REPET


Repetition is a fundamental element in generating and perceiving structure. In audio, mixtures are often composed of structures where a repeating background signal is superimposed with a varying foreground signal (e.g., a singer overlaying varying vocals on a repeating accompaniment or a varying speech signal mixed up with a repeating background noise). On this basis, we present the REpeating Pattern Extraction Technique (REPET), a simple approach for separating the repeating background from the non-repeating foreground in an audio mixture. The basic idea is to find the repeating elements in the mixture, derive the underlying repeating models, and extract the repeating background by comparing the models to the mixture. Unlike other separation approaches, REPET does not depend on special parametrizations, does not rely on complex frameworks, and does not require external information. Because it is only based on repetition, it has the advantage of being simple, fast, blind, and therefore completely and easily automatable. More information about this project can also be found on the website of the Interactive Audio Lab.

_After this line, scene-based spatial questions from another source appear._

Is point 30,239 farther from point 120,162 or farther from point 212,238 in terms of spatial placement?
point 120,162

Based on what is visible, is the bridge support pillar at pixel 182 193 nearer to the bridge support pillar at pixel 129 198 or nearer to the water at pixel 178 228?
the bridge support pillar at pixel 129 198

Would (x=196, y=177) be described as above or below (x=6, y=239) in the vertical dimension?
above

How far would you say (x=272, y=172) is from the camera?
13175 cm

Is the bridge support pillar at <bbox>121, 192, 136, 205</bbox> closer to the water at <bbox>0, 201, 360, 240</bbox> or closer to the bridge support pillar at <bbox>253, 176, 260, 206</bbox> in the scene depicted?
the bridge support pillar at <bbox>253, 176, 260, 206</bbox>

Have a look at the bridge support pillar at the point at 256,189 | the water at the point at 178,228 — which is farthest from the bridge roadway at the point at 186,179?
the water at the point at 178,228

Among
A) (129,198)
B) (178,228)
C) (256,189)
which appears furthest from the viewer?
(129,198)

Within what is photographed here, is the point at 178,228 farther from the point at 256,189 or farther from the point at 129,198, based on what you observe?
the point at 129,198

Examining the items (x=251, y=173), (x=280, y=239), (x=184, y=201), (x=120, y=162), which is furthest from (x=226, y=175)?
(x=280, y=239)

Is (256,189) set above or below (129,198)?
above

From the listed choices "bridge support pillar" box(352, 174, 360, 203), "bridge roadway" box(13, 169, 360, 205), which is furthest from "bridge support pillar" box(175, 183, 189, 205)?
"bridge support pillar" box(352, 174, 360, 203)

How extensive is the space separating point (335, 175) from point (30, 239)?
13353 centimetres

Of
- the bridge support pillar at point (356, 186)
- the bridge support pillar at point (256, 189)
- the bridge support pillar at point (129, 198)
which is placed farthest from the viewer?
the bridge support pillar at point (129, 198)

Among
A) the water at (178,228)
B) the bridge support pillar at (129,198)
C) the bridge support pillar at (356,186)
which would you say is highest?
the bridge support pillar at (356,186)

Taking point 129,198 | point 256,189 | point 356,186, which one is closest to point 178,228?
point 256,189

- Original REPET: the original method
- Adaptive REPET: an extension that can handle varying repeating structures
- REPET-SIM: a generalization that can handle non-periodically repeating structures
- uREPET: a user interface system that identifies and recover patterns repeating in time and frequency (REVIEWERS FOR ICASSP 2015, PLEASE FOLLOW THIS LINK)
- Codes: source codes
- Publications: related publications

Original REPET

The original REPET aims at identifying and extracting the repeating patterns in an audio mixture, by estimating a period of the underlying repeating structure and modeling a segment of the periodically repeating background.


Fig. 1. Overview of the original REPET. Stage 1: calculation of the beat spectrum b and estimation of a repeating period p. Stage 2: segmentation of the mixture spectrogram V and calculation of the repeating segment S. Stage 3: calculation of the repeating spectrogram W and derivation of the time-frequency mask M.

Experiments on a data set of song clips showed that the original REPET can be effectively applied for music/voice separation. Experiments showed that REPET can also be combined with other methods to improve background/foreground separation; for example, it can be used as a preprocessor to pitch detection algorithms to improve melody extraction, or as a postprocessor to a singing voice separation algorithm to improve music/voice separation.


Fig. 2. Music/voice separation using the original REPET. The mixture is a female singer (foreground) singing over a guitar accompaniment (background). The guitar has a repeating chord progression that is stable along the song. The spectrograms and the mask are shown for 5 seconds and up to 2.5 kHz. The file is Tamy - Que Pena Tanto Faz from the task of professionally produced music recordings of the Signal Separation Evaluation Campaign (SiSEC).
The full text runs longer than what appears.